__Exercise brief__: Return the records below in full. Keep every word exact and skip the images.

__Data excerpts__:
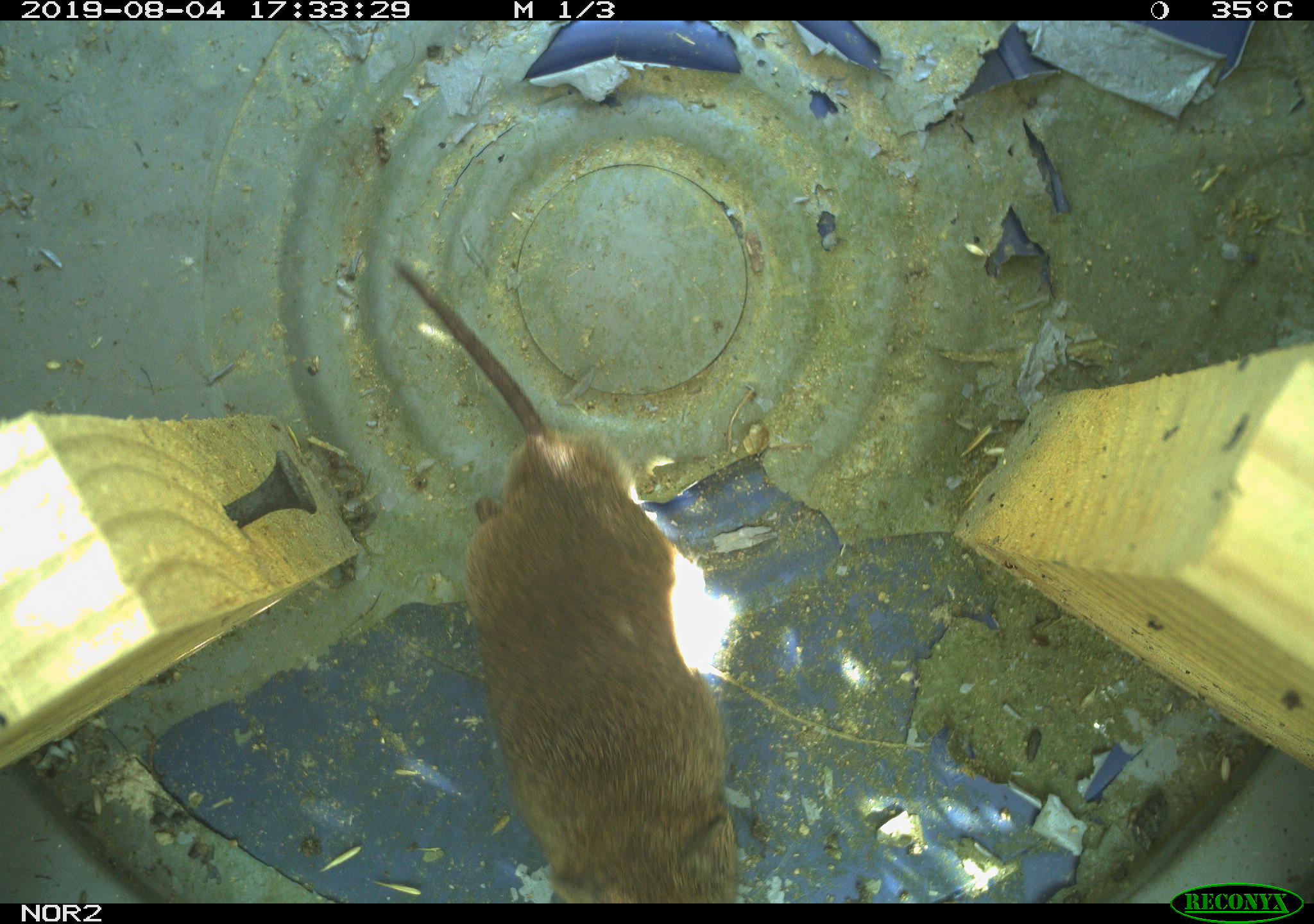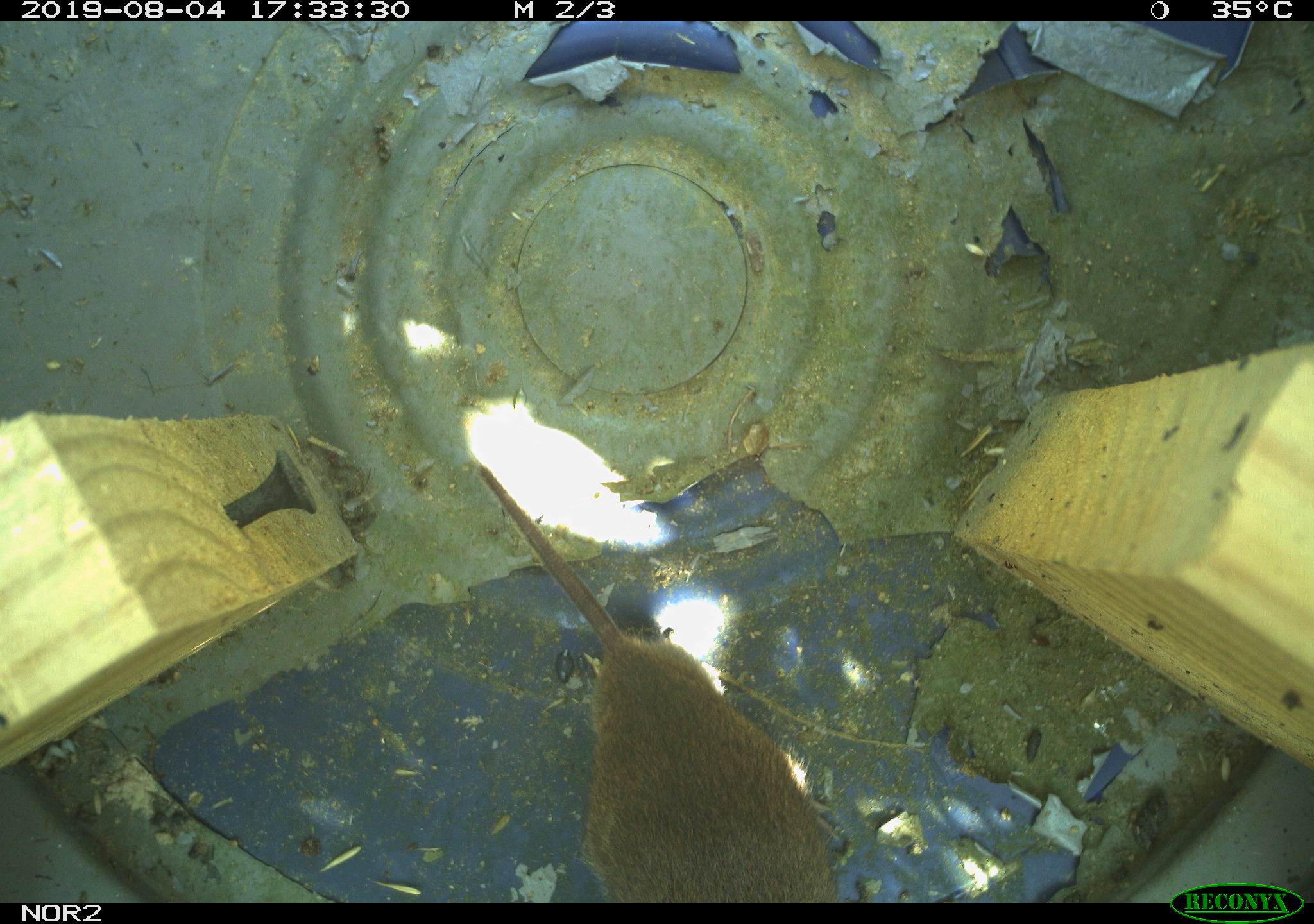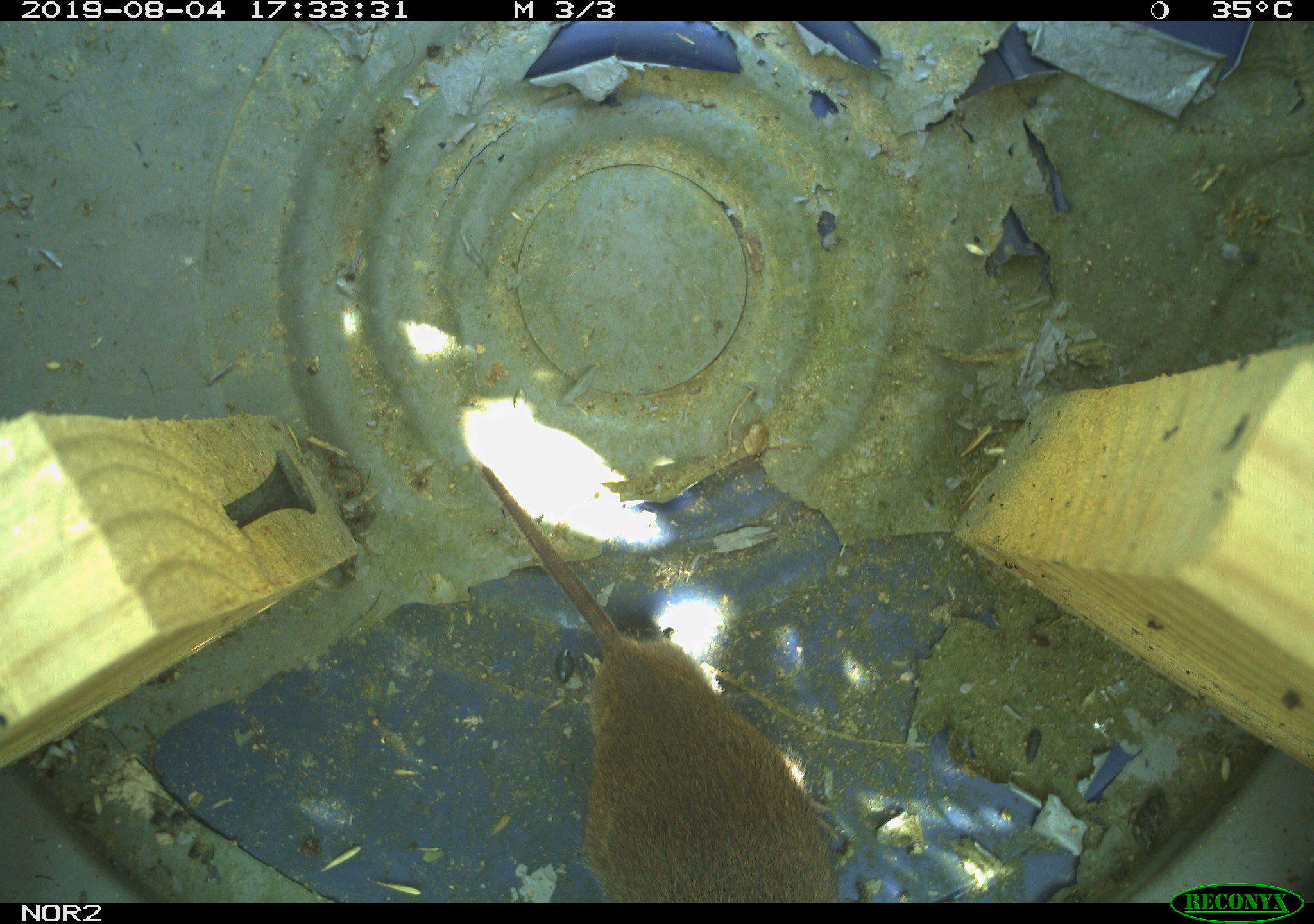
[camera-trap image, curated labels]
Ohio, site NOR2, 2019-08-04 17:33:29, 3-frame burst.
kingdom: Animalia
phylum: Chordata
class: Mammalia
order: Rodentia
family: Cricetidae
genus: Microtus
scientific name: Microtus pennsylvanicus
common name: meadow vole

__Your solution__:
[camera-trap image, curated labels]
Ohio, site NOR2, 2019-08-04 17:33:29, 3-frame burst.
kingdom: Animalia
phylum: Chordata
class: Mammalia
order: Rodentia
family: Cricetidae
genus: Microtus
scientific name: Microtus pennsylvanicus
common name: meadow vole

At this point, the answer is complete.